Jika tugas kepala keluarga adalah melindungi, tidakkah istri sering berperan melindungi anggota keluarga, misalnya merawat yang sakit, mengingatkan suami agar hidup lurus dan tidak korupsi, menjaga rahasia keluarga, mengorbankan karir untuk segala macam perawatan keluarga, dll?  

Akhirnya kami menyimpulkan bahwa kepala keluarga adalah dia yang memikirkan, memutuskan dan bertindak segala sesuatu agar keluarga berbahagia, berdamai sejahtera lahir dan batin. Dan tentunya dia yang rela berkorban untuk memenuhi tanggungjawab itu.

Lalu siapakah dia? Apakah hanya suami ataukah bisa dilakukan ‘tandem’?  Menurut kami berdua, tidak terlalu baik bila hanya laki-laki yang didorong menjadi kepala keluarga. Suami perlu berbagi beban agar tidak tertekan, sedangkan istri perlu belajar untuk menjadi pemimpin. Kami tidak ingin menutup mata dari realita bahwa sering istri lebih banyak tahu tentang berbagai hal seputar rumahtangganya dan mengambil keputusan secara mandiri.  

Dan akhirnya kami memutuskan bahwa kami berdualah kepala keluarga. Semua tugas di dalam dan luar rumahtangga dapat dipertukarkan, maksudnya dapat dilakukan oleh saya dan Addies secara bergantian (kecuali hamil dan menyusui langsung dari payudara yang dilakukan hanya oleh saya). Kami boleh memilih peran sesuai dengan minat dan keahlian masing. 

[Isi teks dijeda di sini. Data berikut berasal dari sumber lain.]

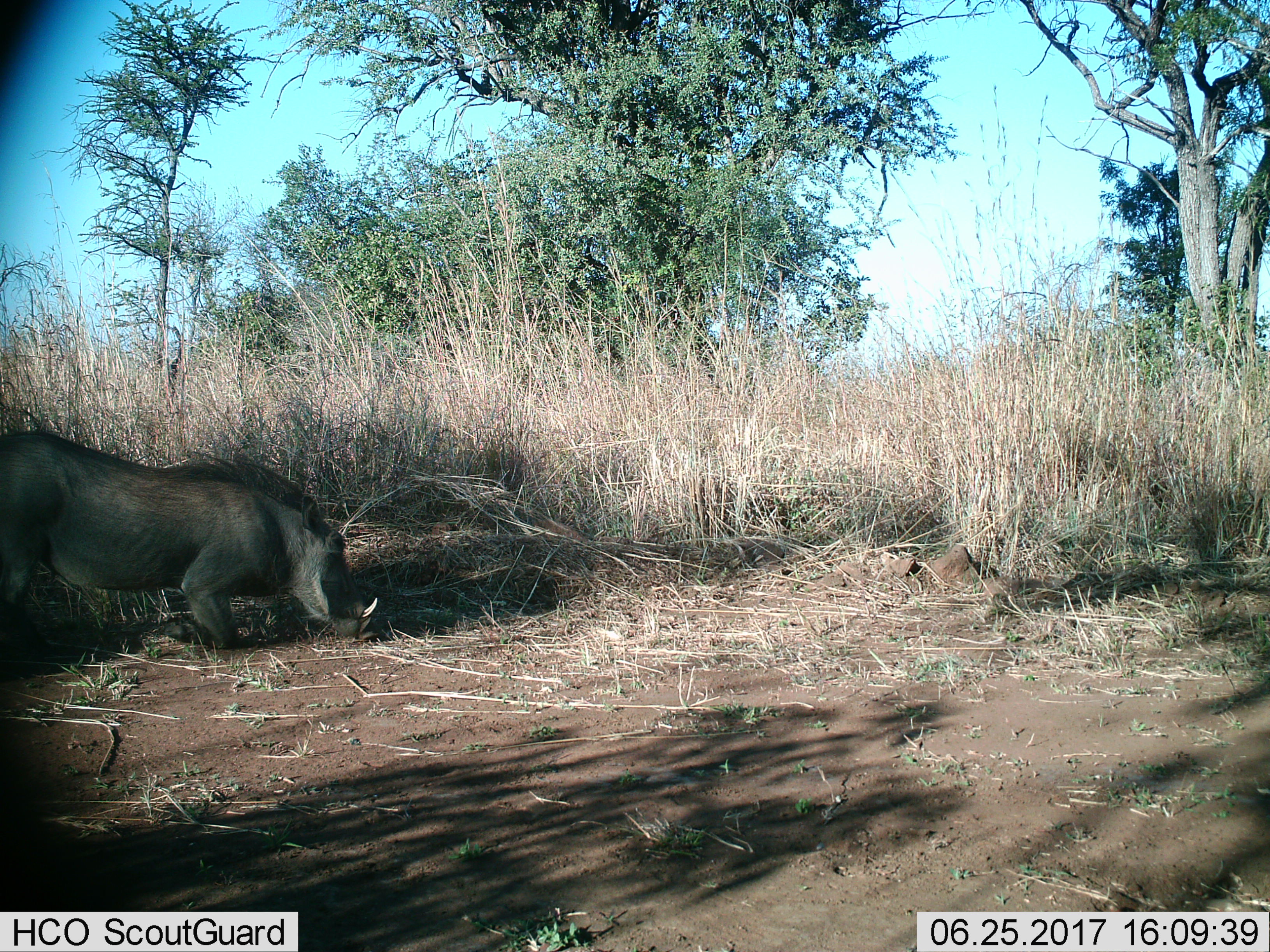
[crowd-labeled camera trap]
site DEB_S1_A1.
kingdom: Animalia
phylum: Chordata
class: Mammalia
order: Artiodactyla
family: Suidae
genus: Phacochoerus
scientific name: Phacochoerus africanus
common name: warthog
Warthog (Phacochoerus africanus), count 1. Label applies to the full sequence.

Satu syarat yang wajib dipenuhi untuk gaya kepemimpinan ini adalah ruang diskusi dan berbagi seluas-luasnya antara saya dan Addies. Kami mengobrol tentang hubungan, tentang anak di masa kini dan depan, tentang uang dan harta benda, tentang apa yang kami miliki dan ingin miliki, tentang seks dan KB, tentang hubungan dengan orangtua, mertua dan ipar, tentang ini, tentang itu. 

Mengobrol dan tuning in, itulah kesukaan kami, untuk menetapkan tujuan dan memilih proses, hingga tidak ada ‘ganjelan’ yang bisa jadi bom sewaktu-waktu. Si komunikasi buruk, biang keladi perceraian.

Jadi, dua kepala dalam keluarga? Why not? Kami belajar bahwa ternyata ini membuat kami makin saling mencintai, lagi dan lagi.

Peringatan untuk pembaca: 

Ini sepenuhnya keputusan internal dan hak keluarga saya. Anda tentunya boleh berpendapat lain dan mengikuti nilai-nilai ‘mainstream’ yang ada. Dan sepenuhnya itu adalah hak Anda.